Oran - Costumes traditionnels


Robes oranaise citadines.
Le costume d’Oran

À quelque distance de Carthagène, ville édifiée sur le littoral ibérique au IIIe siècle avant J.-C., Oran se dresse elle aussi sur l’emplacement probable d’un comptoir phénicien ou carthaginois. Toutefois, il ne semble pas qu’elle ait joué un rôle notable dans l’histoire pré-romaine de l’Algérie occidentale, pas plus d’ailleurs que pendant l’époque romaine, vandale ou rostémide. Privé d’un passé antique consistant, l’itinéraire du costume oranais débute vers le Xe siècle, après que des marins andalous aient choisi d’y installer une escale afin d étendre le réseau de leurs activités commerciales. Aussitôt créée, Wahran est convoitée par les dynasties musulmanes qui dominent l’Afrique du Nord et l’Andalousie. Elle est d’abord incluse au domaine des Fatimides de Kairouan, puis, environ un siècle plus tard, à celui des Omeyades de Cordoue, avant de passer sous tutelle almoravide vers la fin du XIe siècle. Autant dire que la petite cité côtière, continuellement déstabilisée, se pourvoie difficilement d’une véritable élite citadine, capable de faire sien le style vestimentaire des capitales maghrébines et andalouses.

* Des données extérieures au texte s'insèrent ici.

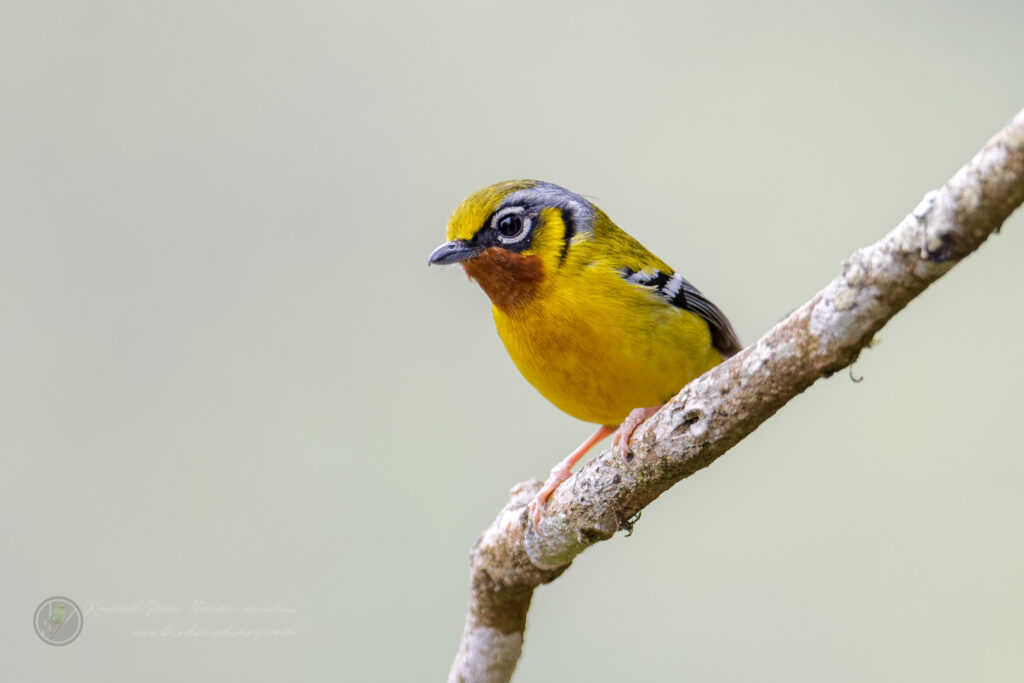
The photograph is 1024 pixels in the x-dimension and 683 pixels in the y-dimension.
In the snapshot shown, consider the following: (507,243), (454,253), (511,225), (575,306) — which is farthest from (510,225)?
(575,306)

L’histoire du costume de Wahran commence réellement sous le règne des Almohades. Favorable à la croissance des villes portuaires grâce à l’essor rapide du commerce maritime, cette période assiste à l’irruption des étoffes soyeuses et des fins lainages produits par les manufactures des royaumes musulmans d’Andalousie sur les marchés de la ville. Ainsi, dès le XIIe siècle, la proximité d’Alméria, le premier centre textile de Méditerranée occidentale, conduit les femmes appartenant aux familles qui gèrent l’économie locale à afficher des vêtements coupés dans des tissus luxueux. Elles superposent des chemises à manches évasées et des tuniques en soie analogues à celles des citadines andalouses. Le costume oranais médiéval s’apparente ainsi à celui des centres urbains espagnols les plus proches, bien que l’appartenance à une même entité politique et économique ne signifie pas l’uniformisation du paysage vestimentaire des provinces occidentales du royaume almohade. Les coiffes brodées, les foulards soyeux, les voilettes transparentes, les couronnes ajourées, les bijoux filigranés et émaillés de la noble andalouse ne figurent pas encore dans la garde-robe oranaise. Pourtant, vers le XIIIe siècle, Wahran devient le port principal du royaume de Tlemcen. Elle s’impose dans la vie commerciale du bassin occidental de la Méditerranée et signe des traités commerciaux avec Venise et Gênes. Après le démantèlement de l’Empire almohade, malgré la pression exercée par les Hafsides de Tunis et surtout par les Mérinides de Fès qui parviennent à plusieurs reprises à assiéger et à conquérir ce port désormais stratégique, le style de vie de l’élite, comme son costume, poursuit sa lente ascension vers les modèles tlemcénien et andalou.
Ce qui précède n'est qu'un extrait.